Nitric oxide (NO), an endogenous evolutionary gaseous molecule with labile character can bind to cysteine residues (Cys-NO, S-nitrosylation) and then alter the enzyme activity. NO is regarded as a mild reactive oxygen/nitrogen species (ROS/RNS) that can compete with other, more potent ROS/RNS, and protects cells from irreversible oxidative stress caused by free radicals. At present available methodologies applied to study the implications of NO in physiological responses include Western blotting to measure the phosphorylation of endothelial nitric oxide synthase (eNOS) at Ser1177 and Ser633 residues and detecting gaseous NO by Griess reagent. However, this reagent is greatly affected by the presence of peroxinitrite (ONOO). Therefore, the new fluorescent probe - 5-amino-2-(6-hydroxy-3-oxo-3H-xanthen-9-yl) benzoic acid methylester (FA-OMe) - that specifically binds to endogenous NO, was developed and utilized. As a result, the elevated production of NO can be estimated not only by eNOS phosphorylation in Western blots but also by direct quantification using FA-OMe. Once it became possible to confirm the production of NO, the identification of the subsequent protein S-nitrosylation resulted from NO binding to the cysteine residues became important. The utilizations of commercialized antibody and mass spectrometric devices were reported to detect the Cys-NO residue directly. However, for the reason of poor antibody specificity and weak chemical binding of Cys-NO, both two methods were not reliable. We therefore designed a tag-based labeling system on cysteine residue that modified from biotin-switch, (e.g.
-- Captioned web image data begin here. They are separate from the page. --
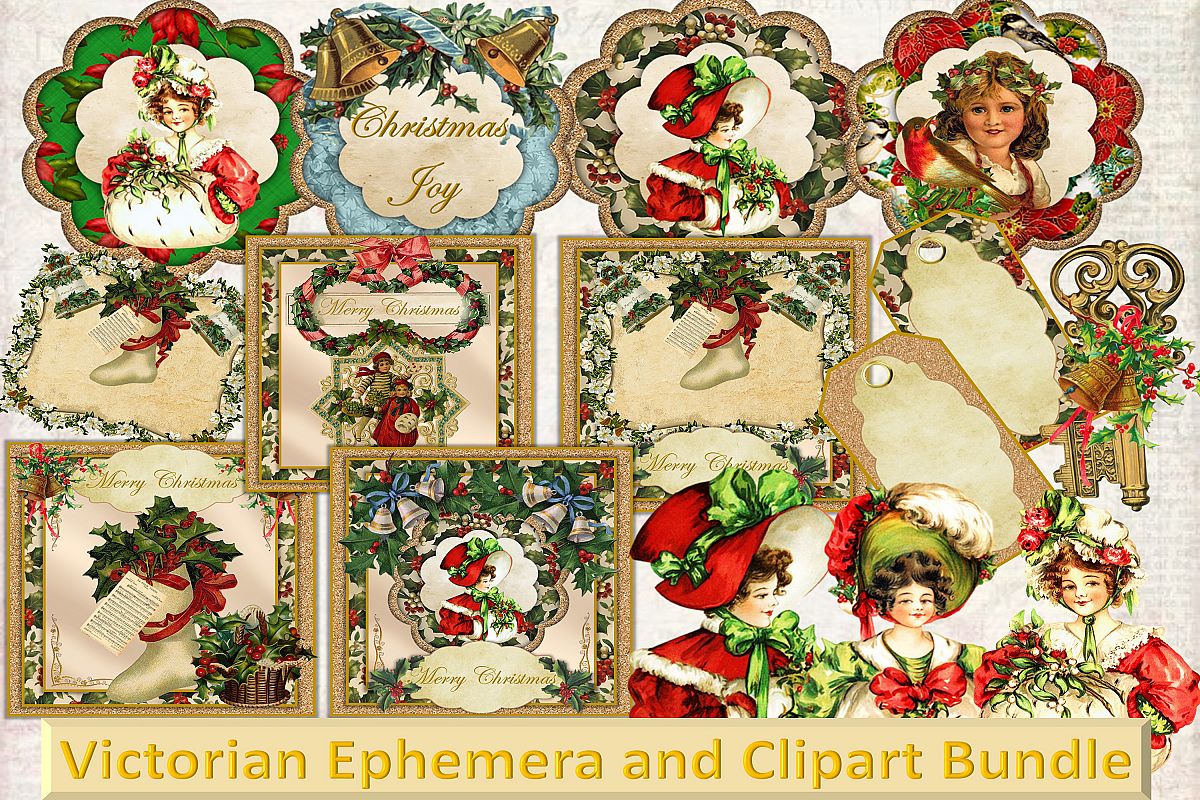 Vintage Ephemera and CLipart Bundle example image 1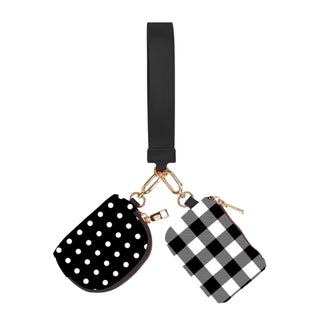 PREORDER--Double Pouch Wristlet- Black Polkadot/Gingham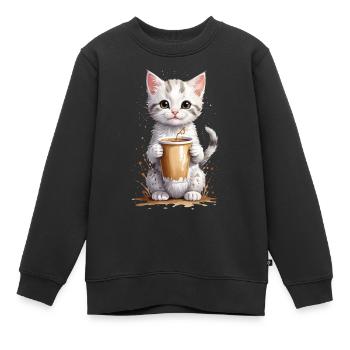 Neugierige Katze und Kaffeetasse - Aquarell - Kinder Premium Organic Sweatshirt - Schwarz - Vorne - AI Model Kid Female (0cm)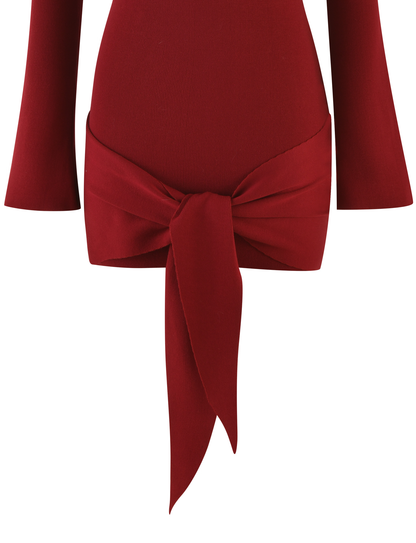 CYPRESS MINI DRESS - RED : WINE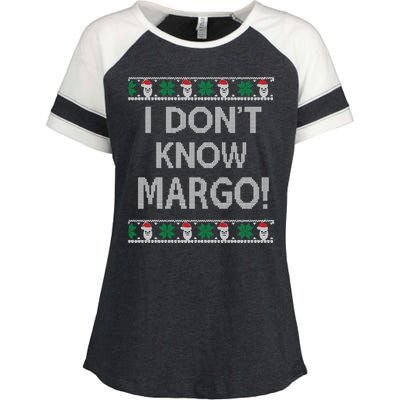 I Don't Know Margo Ugly Christmas Funny Movie Enza Ladies Jersey Colorblock Tee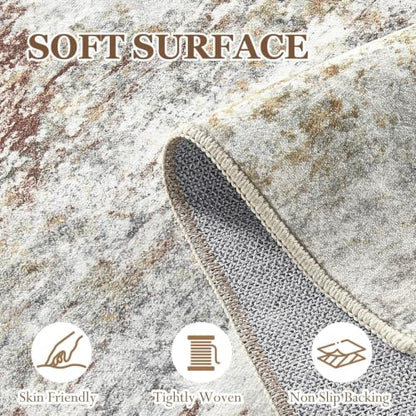 8X10 Area Rugs Washable Modern Abstract Non-Slip Large Rug for Living Room - color: Red Brown, size: 8' x 10' (Rectangular)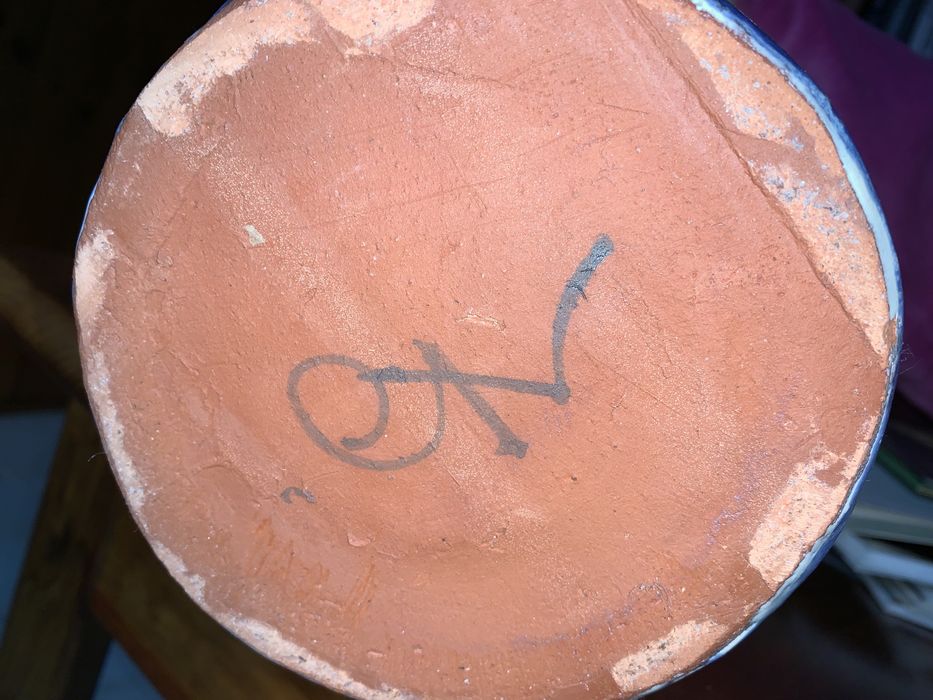 Jarrao Pote em ceramica barro vermelho pintura manual motivos florais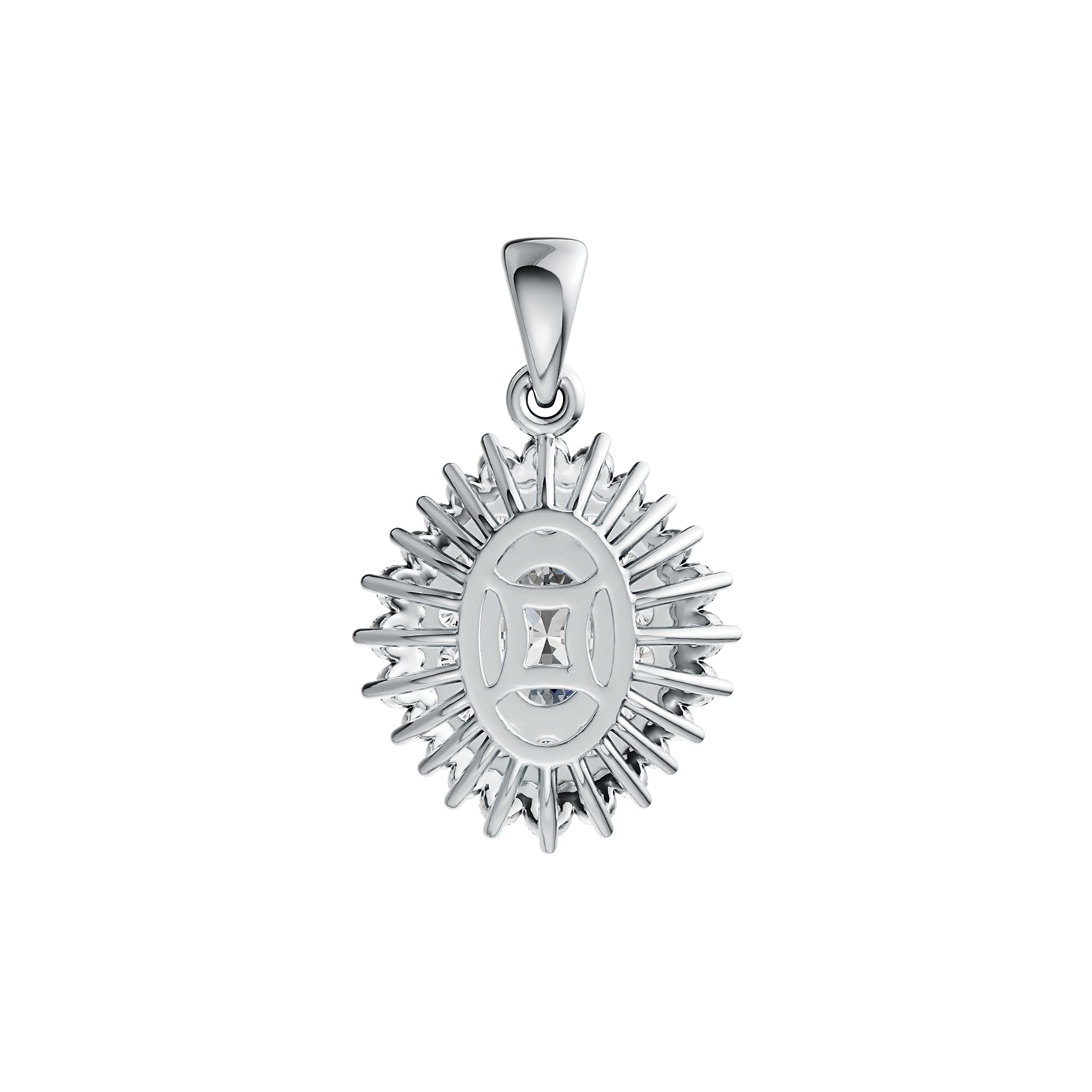 Sterling Silver Semi Mount Pendant Setting Oval OV 8X6mm Halo DHJ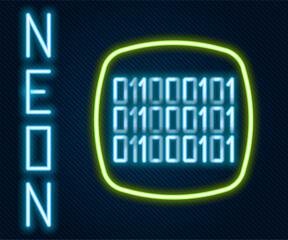 Aufkleber - Glowing neon line Binary code icon isolated on black background. Colorful outline concept. Vector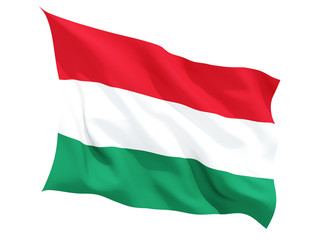 Waving flag of hungary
IAA, IAM and iTRAQ). Cys-NO will be replaced by these tags and was then detected either by 2-DE-based Western blot or mass spectrometry with identical molecular weight shifts. The whole profiles of enzyme activation, gaseous NO molecule production, and the subsequent protein S-nitrosylation could be analyzed simultaneously to explain more details about the physiological mechanisms of action in protein S-nitrosylation.